Выбрать главу

— «Я был взволнован до самого того места, где могли бы расти горделивые усы. Но вы и не почувствовали и не могли почувствовать, сидя рядом с этим напористым пенсионером. Как он смотрел! Может, вы хотите сказать — я вру?»

Манана стыдливо рассмеялась и опустила голову.

— «Я нарочно подошел поближе, чтобы Вас видеть. Вы себя хорошо чувствовали. Не сказал бы, что Вы собирались уйти. Вы играли замочком сумки и хоть и не улыбались, но были близки к этому. Видно было по глазам, а глаза ведь никогда не обманывают. Потому я выхватил саблю, вызывая его на дуэль, и в тот вечер я убил его, спасая себя от страдания. Потому что я Вас уважаю, дорогая Мэриоарэ Онига, и более того. Я вас люблю. Леонард».

Манана плакала. Зрачки скользнули у нее к носу. Каждая слеза в какой–то момент казалась маленьким глазом, мгновение она смотрела на тебя и скатывалась вниз. Я подняла ей голову.
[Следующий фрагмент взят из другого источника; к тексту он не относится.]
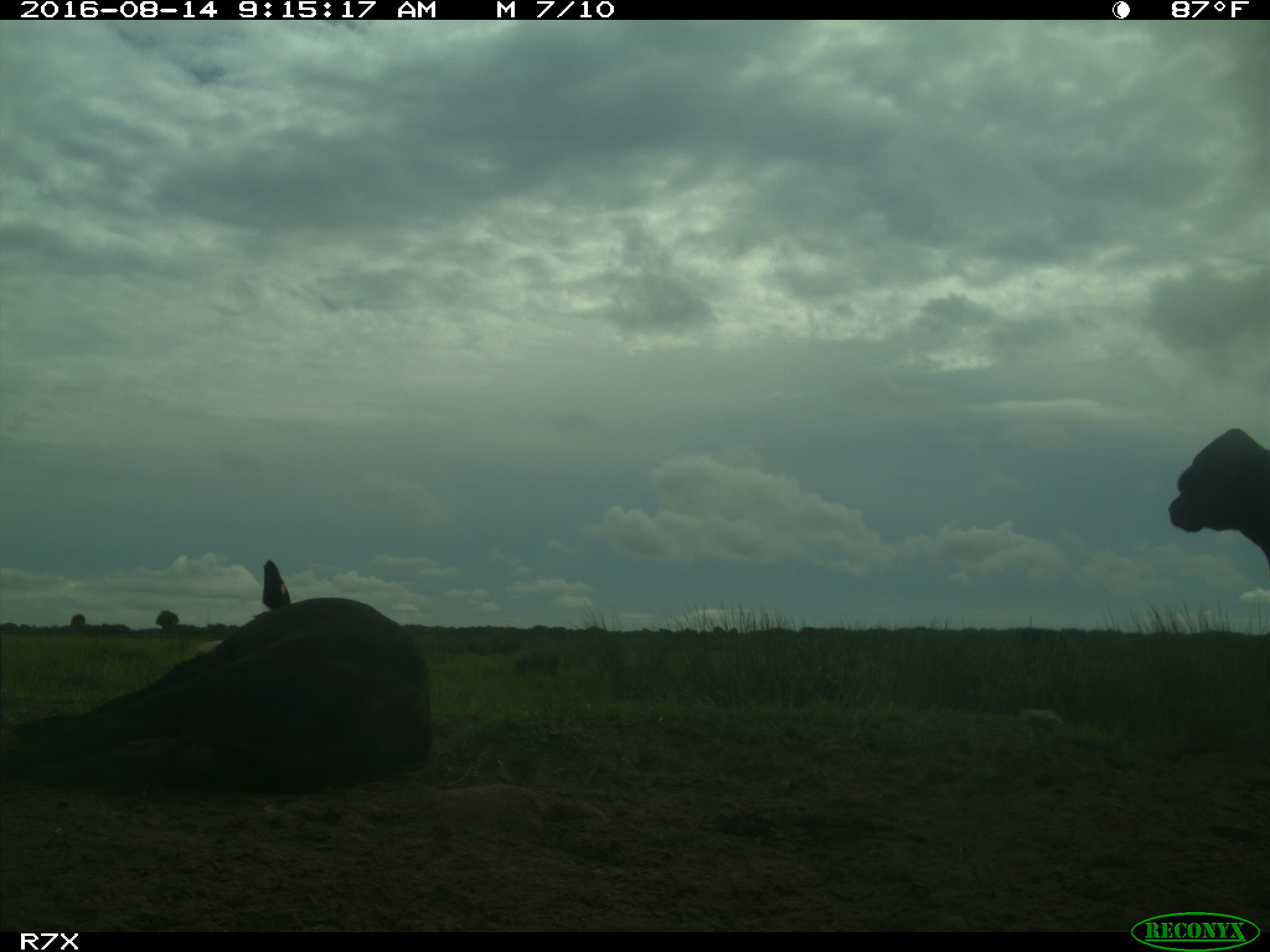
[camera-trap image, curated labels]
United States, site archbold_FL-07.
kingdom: Animalia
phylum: Chordata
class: Mammalia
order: Artiodactyla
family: Bovidae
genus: Bos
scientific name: Bos taurus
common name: domestic cow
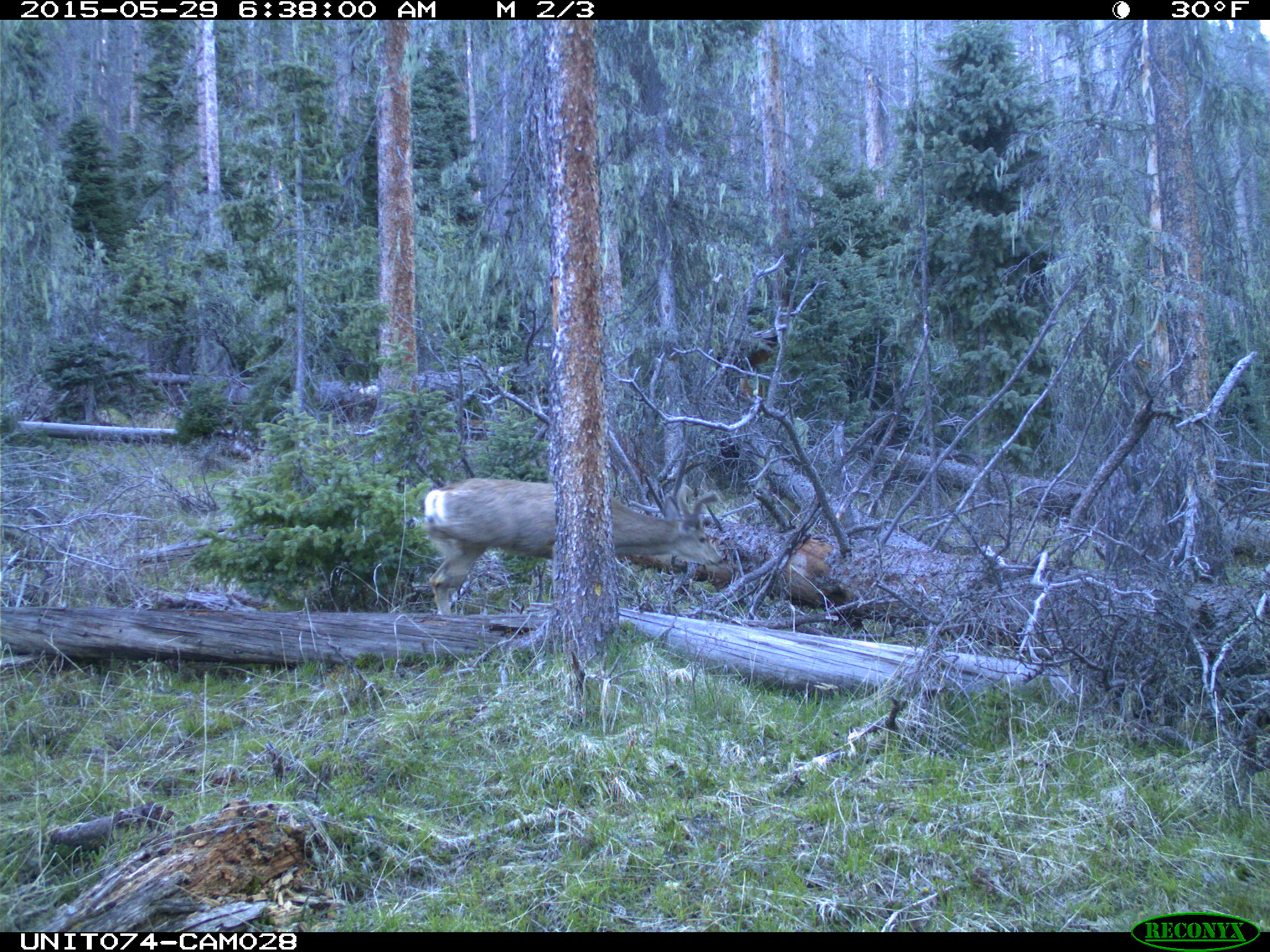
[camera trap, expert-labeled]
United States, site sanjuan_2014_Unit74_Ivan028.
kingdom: Animalia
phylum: Chordata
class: Mammalia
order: Artiodactyla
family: Cervidae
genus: Odocoileus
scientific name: Odocoileus hemionus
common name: mule deer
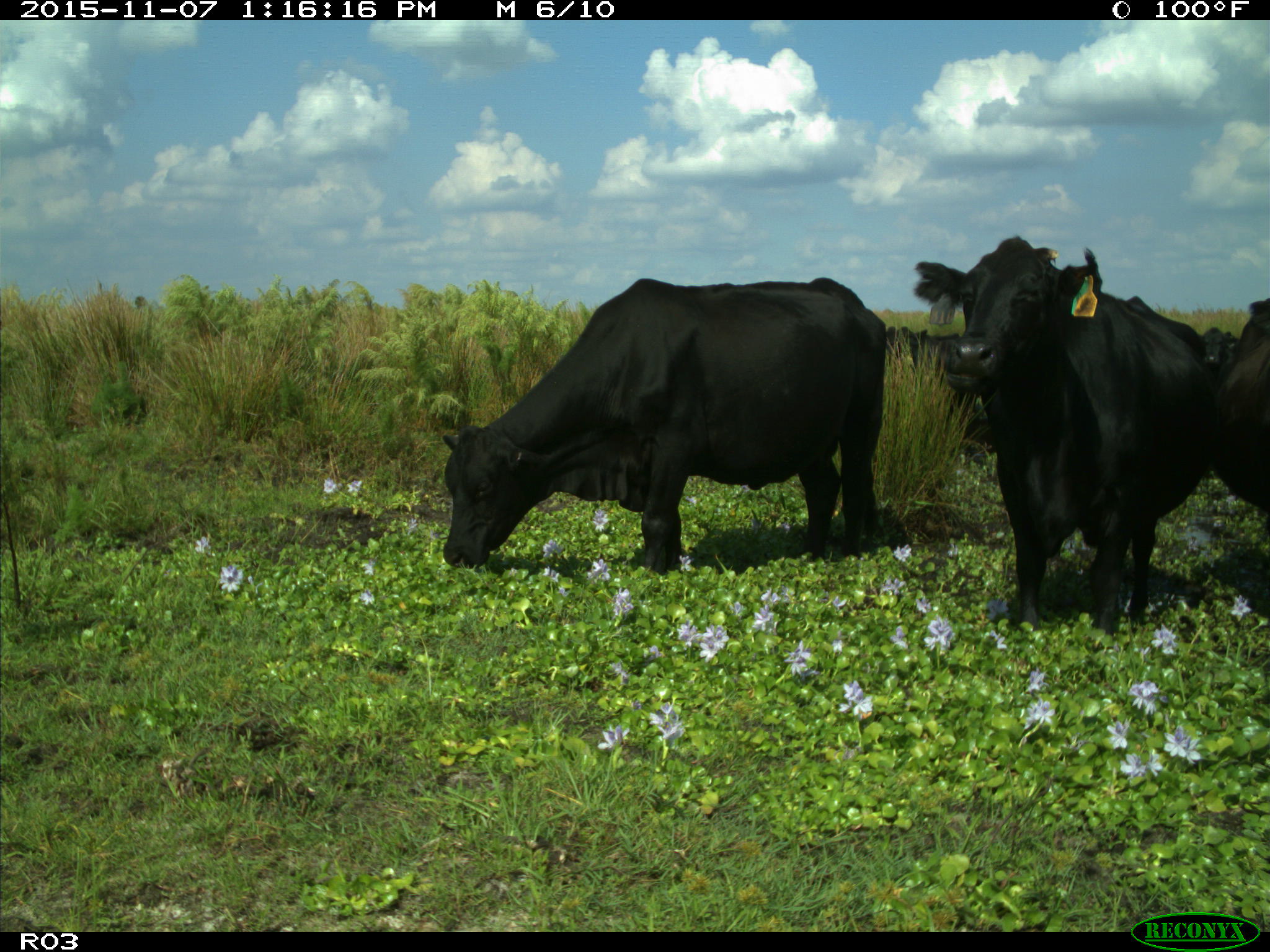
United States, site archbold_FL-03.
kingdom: Animalia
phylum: Chordata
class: Mammalia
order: Artiodactyla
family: Bovidae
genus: Bos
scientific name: Bos taurus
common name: domestic cow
Bos taurus (domestic cow).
— Ну–ну, — прикрикнула я. — Так не пойдет.

Но она продолжала вздыхать, склонив голову на плечо.

— Ладно, больше читать не буду, — сказала я. — Ты ведь сама меня просила.

Она была такая славная: маленькая, с кулачок, головка, заплаканные глаза, седые спутанные волосы, заканчивающиеся этой тоненькой косичкой, которая выглядывала теперь из–за уха.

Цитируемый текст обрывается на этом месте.